(DATA)

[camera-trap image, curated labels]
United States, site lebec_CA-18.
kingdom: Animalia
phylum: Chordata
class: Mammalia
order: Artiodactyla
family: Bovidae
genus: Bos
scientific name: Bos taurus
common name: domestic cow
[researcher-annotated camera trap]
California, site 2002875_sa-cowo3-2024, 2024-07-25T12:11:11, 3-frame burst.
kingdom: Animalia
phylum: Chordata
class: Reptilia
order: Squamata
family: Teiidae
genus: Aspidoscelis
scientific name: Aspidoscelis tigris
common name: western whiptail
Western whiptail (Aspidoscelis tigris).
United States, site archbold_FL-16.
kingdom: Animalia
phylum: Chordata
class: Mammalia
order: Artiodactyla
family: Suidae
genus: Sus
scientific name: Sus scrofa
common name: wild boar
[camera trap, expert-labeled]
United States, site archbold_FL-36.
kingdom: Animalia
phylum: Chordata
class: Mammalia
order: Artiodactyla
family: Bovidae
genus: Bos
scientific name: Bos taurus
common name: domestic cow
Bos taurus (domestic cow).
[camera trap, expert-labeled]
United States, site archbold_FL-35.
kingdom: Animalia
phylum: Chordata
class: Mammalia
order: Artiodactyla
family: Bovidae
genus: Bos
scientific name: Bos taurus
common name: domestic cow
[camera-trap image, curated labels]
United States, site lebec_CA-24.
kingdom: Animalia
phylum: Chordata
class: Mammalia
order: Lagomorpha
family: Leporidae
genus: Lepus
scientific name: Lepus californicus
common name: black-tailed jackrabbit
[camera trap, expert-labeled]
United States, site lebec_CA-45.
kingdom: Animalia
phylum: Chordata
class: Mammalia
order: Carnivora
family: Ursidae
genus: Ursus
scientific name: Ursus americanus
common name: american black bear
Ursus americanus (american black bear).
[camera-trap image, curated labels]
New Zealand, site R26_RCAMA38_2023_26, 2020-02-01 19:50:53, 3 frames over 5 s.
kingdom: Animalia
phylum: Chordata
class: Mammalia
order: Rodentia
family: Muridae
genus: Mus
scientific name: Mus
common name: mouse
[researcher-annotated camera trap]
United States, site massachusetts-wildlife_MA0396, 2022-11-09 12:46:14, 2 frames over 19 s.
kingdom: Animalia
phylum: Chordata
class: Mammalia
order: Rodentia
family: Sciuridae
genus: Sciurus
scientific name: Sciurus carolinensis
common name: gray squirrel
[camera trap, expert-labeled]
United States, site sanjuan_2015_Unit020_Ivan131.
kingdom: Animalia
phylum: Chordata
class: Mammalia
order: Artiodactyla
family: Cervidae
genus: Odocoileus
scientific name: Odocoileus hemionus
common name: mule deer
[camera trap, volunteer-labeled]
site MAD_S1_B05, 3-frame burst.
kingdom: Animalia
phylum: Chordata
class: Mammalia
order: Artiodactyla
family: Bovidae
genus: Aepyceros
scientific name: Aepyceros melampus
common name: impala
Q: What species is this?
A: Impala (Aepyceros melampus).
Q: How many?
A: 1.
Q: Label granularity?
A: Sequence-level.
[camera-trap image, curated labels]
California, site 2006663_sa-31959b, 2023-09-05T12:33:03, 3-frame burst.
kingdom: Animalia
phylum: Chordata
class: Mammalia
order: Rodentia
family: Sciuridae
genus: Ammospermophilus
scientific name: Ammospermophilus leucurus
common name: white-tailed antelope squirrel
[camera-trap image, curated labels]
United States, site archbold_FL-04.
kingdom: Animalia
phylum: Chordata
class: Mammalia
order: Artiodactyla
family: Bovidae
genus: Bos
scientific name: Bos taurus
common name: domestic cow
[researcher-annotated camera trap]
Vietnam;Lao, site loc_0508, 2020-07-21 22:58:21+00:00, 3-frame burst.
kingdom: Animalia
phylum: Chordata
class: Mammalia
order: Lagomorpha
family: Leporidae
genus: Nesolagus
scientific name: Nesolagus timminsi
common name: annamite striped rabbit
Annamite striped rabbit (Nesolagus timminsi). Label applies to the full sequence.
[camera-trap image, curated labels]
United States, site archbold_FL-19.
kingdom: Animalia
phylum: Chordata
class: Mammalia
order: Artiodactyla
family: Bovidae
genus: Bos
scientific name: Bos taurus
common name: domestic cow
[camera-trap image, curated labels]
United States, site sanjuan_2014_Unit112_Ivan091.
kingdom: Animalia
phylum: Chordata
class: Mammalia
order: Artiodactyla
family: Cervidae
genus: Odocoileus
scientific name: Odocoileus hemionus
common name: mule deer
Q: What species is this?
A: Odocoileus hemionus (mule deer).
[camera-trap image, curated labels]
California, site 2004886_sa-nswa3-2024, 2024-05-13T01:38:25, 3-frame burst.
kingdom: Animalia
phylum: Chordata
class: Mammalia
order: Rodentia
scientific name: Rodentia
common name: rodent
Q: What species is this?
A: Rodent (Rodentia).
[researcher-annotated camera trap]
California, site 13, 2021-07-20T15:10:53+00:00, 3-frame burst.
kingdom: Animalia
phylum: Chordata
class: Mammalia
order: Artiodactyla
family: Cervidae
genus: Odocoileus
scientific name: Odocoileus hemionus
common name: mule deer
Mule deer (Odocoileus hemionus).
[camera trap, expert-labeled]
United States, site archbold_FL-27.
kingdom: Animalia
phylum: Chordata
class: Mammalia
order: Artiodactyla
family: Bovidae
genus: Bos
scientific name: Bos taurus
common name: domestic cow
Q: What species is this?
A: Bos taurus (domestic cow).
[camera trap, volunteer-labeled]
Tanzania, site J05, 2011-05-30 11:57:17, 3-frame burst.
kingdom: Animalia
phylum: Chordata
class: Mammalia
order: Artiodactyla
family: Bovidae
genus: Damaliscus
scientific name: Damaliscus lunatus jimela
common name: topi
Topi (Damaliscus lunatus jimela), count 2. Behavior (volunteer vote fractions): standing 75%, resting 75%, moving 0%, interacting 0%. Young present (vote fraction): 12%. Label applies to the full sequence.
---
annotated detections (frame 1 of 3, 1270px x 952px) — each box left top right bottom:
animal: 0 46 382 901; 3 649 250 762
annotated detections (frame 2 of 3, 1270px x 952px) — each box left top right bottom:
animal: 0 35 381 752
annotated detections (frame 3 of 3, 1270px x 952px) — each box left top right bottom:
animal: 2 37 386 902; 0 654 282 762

(End DATA)

Write out the records again so that each line matches the original exactly.

[camera-trap image, curated labels]
United States, site lebec_CA-18.
kingdom: Animalia
phylum: Chordata
class: Mammalia
order: Artiodactyla
family: Bovidae
genus: Bos
scientific name: Bos taurus
common name: domestic cow
[researcher-annotated camera trap]
California, site 2002875_sa-cowo3-2024, 2024-07-25T12:11:11, 3-frame burst.
kingdom: Animalia
phylum: Chordata
class: Reptilia
order: Squamata
family: Teiidae
genus: Aspidoscelis
scientific name: Aspidoscelis tigris
common name: western whiptail
Western whiptail (Aspidoscelis tigris).
United States, site archbold_FL-16.
kingdom: Animalia
phylum: Chordata
class: Mammalia
order: Artiodactyla
family: Suidae
genus: Sus
scientific name: Sus scrofa
common name: wild boar
[camera trap, expert-labeled]
United States, site archbold_FL-36.
kingdom: Animalia
phylum: Chordata
class: Mammalia
order: Artiodactyla
family: Bovidae
genus: Bos
scientific name: Bos taurus
common name: domestic cow
Bos taurus (domestic cow).
[camera trap, expert-labeled]
United States, site archbold_FL-35.
kingdom: Animalia
phylum: Chordata
class: Mammalia
order: Artiodactyla
family: Bovidae
genus: Bos
scientific name: Bos taurus
common name: domestic cow
[camera-trap image, curated labels]
United States, site lebec_CA-24.
kingdom: Animalia
phylum: Chordata
class: Mammalia
order: Lagomorpha
family: Leporidae
genus: Lepus
scientific name: Lepus californicus
common name: black-tailed jackrabbit
[camera trap, expert-labeled]
United States, site lebec_CA-45.
kingdom: Animalia
phylum: Chordata
class: Mammalia
order: Carnivora
family: Ursidae
genus: Ursus
scientific name: Ursus americanus
common name: american black bear
Ursus americanus (american black bear).
[camera-trap image, curated labels]
New Zealand, site R26_RCAMA38_2023_26, 2020-02-01 19:50:53, 3 frames over 5 s.
kingdom: Animalia
phylum: Chordata
class: Mammalia
order: Rodentia
family: Muridae
genus: Mus
scientific name: Mus
common name: mouse
[researcher-annotated camera trap]
United States, site massachusetts-wildlife_MA0396, 2022-11-09 12:46:14, 2 frames over 19 s.
kingdom: Animalia
phylum: Chordata
class: Mammalia
order: Rodentia
family: Sciuridae
genus: Sciurus
scientific name: Sciurus carolinensis
common name: gray squirrel
[camera trap, expert-labeled]
United States, site sanjuan_2015_Unit020_Ivan131.
kingdom: Animalia
phylum: Chordata
class: Mammalia
order: Artiodactyla
family: Cervidae
genus: Odocoileus
scientific name: Odocoileus hemionus
common name: mule deer
[camera trap, volunteer-labeled]
site MAD_S1_B05, 3-frame burst.
kingdom: Animalia
phylum: Chordata
class: Mammalia
order: Artiodactyla
family: Bovidae
genus: Aepyceros
scientific name: Aepyceros melampus
common name: impala
Q: What species is this?
A: Impala (Aepyceros melampus).
Q: How many?
A: 1.
Q: Label granularity?
A: Sequence-level.
[camera-trap image, curated labels]
California, site 2006663_sa-31959b, 2023-09-05T12:33:03, 3-frame burst.
kingdom: Animalia
phylum: Chordata
class: Mammalia
order: Rodentia
family: Sciuridae
genus: Ammospermophilus
scientific name: Ammospermophilus leucurus
common name: white-tailed antelope squirrel
[camera-trap image, curated labels]
United States, site archbold_FL-04.
kingdom: Animalia
phylum: Chordata
class: Mammalia
order: Artiodactyla
family: Bovidae
genus: Bos
scientific name: Bos taurus
common name: domestic cow
[researcher-annotated camera trap]
Vietnam;Lao, site loc_0508, 2020-07-21 22:58:21+00:00, 3-frame burst.
kingdom: Animalia
phylum: Chordata
class: Mammalia
order: Lagomorpha
family: Leporidae
genus: Nesolagus
scientific name: Nesolagus timminsi
common name: annamite striped rabbit
Annamite striped rabbit (Nesolagus timminsi). Label applies to the full sequence.
[camera-trap image, curated labels]
United States, site archbold_FL-19.
kingdom: Animalia
phylum: Chordata
class: Mammalia
order: Artiodactyla
family: Bovidae
genus: Bos
scientific name: Bos taurus
common name: domestic cow
[camera-trap image, curated labels]
United States, site sanjuan_2014_Unit112_Ivan091.
kingdom: Animalia
phylum: Chordata
class: Mammalia
order: Artiodactyla
family: Cervidae
genus: Odocoileus
scientific name: Odocoileus hemionus
common name: mule deer
Q: What species is this?
A: Odocoileus hemionus (mule deer).
[camera-trap image, curated labels]
California, site 2004886_sa-nswa3-2024, 2024-05-13T01:38:25, 3-frame burst.
kingdom: Animalia
phylum: Chordata
class: Mammalia
order: Rodentia
scientific name: Rodentia
common name: rodent
Q: What species is this?
A: Rodent (Rodentia).
[researcher-annotated camera trap]
California, site 13, 2021-07-20T15:10:53+00:00, 3-frame burst.
kingdom: Animalia
phylum: Chordata
class: Mammalia
order: Artiodactyla
family: Cervidae
genus: Odocoileus
scientific name: Odocoileus hemionus
common name: mule deer
Mule deer (Odocoileus hemionus).
[camera trap, expert-labeled]
United States, site archbold_FL-27.
kingdom: Animalia
phylum: Chordata
class: Mammalia
order: Artiodactyla
family: Bovidae
genus: Bos
scientific name: Bos taurus
common name: domestic cow
Q: What species is this?
A: Bos taurus (domestic cow).
[camera trap, volunteer-labeled]
Tanzania, site J05, 2011-05-30 11:57:17, 3-frame burst.
kingdom: Animalia
phylum: Chordata
class: Mammalia
order: Artiodactyla
family: Bovidae
genus: Damaliscus
scientific name: Damaliscus lunatus jimela
common name: topi
Topi (Damaliscus lunatus jimela), count 2. Behavior (volunteer vote fractions): standing 75%, resting 75%, moving 0%, interacting 0%. Young present (vote fraction): 12%. Label applies to the full sequence.
---
annotated detections (frame 1 of 3, 1270px x 952px) — each box left top right bottom:
animal: 0 46 382 901; 3 649 250 762
annotated detections (frame 2 of 3, 1270px x 952px) — each box left top right bottom:
animal: 0 35 381 752
annotated detections (frame 3 of 3, 1270px x 952px) — each box left top right bottom:
animal: 2 37 386 902; 0 654 282 762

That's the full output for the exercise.